Behavioral and electroencephalographic analyses of the central effects of sulfamethoxazole (5- methy 1-3-sulphanilamido-isoxazole) (SMX), trimethoprim [2, 4-diamino-5- (3, 4, 5-trimethoxy benzyl) pyrimidine] (TMP), and their mixture in a ratio of 5 : 1 (SMX-TMP) were carried out in animal experiments. Each drug was orally administered in a gum-emulsion.
1. SMX-TMP (6000-9000 mg/kg) caused suppression of somatic behavior in mice viz; inhibition of spontaneous locomotor activity, slowing down of movement, and abnormal posture. The animals died under tonic extensor. The behavioral changes caused by 4000-6000 mg/kg of SMX were almost the same as those by SMX-TMP. With 3000-9000 mg/kg of TMP, marked muscle relaxation accompanied by slowing down of movement and abnormal posture was observed. The animals died in respiratory paralysis. In cats, each drug, at doses of 25-50 times the human dosage, caused sedative behavior and inhibition of appetite. Vomitting appeared with 900 mg/kg of SMX-TMP.
2. The LD50 in mice was as follows : SMX-TMP : 5513 mg/kg, TMP : 7000 mg/kg, SMX : 3662 mg/kg.
3. The grip strength test, rotarod performance test and righting reflex in mice were not influenced by 1000 mg/kg of each drug.
4. Neither drug at a dose of 1000 mg/kg possessed analgesic activity when evaluated by the stretching method and the modified HAFFNER'S method, nor anti-convulsive activity on evaluation by the maximal electroshock method and the pentetrazol seizure method in mice.

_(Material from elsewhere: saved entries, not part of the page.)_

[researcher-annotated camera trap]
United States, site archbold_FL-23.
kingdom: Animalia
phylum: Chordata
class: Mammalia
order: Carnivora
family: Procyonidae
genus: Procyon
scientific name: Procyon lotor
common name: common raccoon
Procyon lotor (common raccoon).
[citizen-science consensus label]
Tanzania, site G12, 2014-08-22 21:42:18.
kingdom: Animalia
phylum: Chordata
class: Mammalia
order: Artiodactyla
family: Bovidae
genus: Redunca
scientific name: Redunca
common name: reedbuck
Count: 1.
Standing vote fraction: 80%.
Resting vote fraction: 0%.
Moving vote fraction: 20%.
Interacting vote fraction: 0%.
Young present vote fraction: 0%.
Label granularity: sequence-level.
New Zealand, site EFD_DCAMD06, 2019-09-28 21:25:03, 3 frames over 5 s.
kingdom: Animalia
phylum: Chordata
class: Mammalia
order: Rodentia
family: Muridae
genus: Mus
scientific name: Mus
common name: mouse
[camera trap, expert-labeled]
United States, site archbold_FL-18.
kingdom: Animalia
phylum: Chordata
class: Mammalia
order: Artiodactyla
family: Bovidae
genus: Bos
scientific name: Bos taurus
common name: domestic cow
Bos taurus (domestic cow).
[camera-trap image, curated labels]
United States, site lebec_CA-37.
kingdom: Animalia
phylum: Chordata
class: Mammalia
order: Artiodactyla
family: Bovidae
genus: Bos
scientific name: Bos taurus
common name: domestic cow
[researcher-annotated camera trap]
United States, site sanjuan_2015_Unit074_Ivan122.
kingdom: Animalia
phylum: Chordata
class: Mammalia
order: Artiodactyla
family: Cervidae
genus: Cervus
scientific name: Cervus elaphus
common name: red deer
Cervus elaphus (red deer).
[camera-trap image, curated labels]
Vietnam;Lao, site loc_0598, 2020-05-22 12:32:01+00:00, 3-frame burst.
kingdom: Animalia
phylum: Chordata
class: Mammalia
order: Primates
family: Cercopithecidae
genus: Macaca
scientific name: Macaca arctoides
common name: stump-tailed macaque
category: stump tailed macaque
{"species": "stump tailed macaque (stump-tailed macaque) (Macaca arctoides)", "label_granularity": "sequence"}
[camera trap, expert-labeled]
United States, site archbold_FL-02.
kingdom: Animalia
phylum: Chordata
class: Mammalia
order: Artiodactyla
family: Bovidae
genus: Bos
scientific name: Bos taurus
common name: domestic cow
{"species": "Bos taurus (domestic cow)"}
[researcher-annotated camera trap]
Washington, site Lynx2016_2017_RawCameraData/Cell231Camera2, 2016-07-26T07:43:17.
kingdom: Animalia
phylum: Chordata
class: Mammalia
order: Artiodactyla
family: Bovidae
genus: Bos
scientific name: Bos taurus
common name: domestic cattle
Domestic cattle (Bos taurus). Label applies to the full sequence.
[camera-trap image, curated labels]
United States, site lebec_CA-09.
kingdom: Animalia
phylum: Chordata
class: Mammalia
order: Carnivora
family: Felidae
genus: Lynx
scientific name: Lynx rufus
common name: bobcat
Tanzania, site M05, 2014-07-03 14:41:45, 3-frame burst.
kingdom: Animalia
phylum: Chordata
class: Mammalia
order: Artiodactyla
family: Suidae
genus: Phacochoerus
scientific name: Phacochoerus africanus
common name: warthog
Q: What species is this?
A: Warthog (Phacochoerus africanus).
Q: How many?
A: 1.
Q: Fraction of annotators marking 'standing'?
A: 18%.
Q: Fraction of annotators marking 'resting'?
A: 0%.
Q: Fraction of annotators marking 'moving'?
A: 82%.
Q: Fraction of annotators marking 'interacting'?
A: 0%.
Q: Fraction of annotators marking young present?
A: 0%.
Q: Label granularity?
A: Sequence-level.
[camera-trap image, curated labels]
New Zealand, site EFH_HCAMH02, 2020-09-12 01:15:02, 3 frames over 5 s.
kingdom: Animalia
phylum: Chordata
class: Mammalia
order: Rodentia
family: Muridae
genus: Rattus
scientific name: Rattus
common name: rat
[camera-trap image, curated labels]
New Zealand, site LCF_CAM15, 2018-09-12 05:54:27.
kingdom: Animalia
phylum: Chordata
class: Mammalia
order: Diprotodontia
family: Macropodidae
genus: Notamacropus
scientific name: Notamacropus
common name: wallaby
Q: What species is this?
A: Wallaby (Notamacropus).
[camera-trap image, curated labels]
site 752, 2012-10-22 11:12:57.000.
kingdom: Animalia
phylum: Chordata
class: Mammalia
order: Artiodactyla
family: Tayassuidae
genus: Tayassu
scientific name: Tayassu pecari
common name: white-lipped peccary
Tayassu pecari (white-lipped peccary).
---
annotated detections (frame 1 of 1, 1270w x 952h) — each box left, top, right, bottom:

5. Each drug showed hypothermic activity in mice, the effect of TMP being the most marked. 6. The nondiscriminated avoidance response in rats was remarkably suppressed by TMP and slightly suppressed by SMX-TMP. The effect of SMX on the response was negligibly small.
7. The potentiation of thiopental-Na anaesthesia was the most evident with SMX; the lesser effects of SMX-TMP and TMP were almost the same as each other.
8. SMX-TMP and TMP caused sedate behavior in chronically electrodes-implanted cats and increased the resting pattern for several hours. Even with a large dose of SMX-TMP, no essential changes of EEG pattern were observed in any EEG-leads, except for a slight inhibition of the slow wave components at the amygdala and the hippocampus in the slow wave sleeping state.
9. The sleep-wakefulness cycles of cats were remarkably altered by SMX-TMP and/or TMP, an increase in the waking state, and decrease in the slow and fast wave sleeping states, being observed. These effects were considered to be primarily caused by TMP.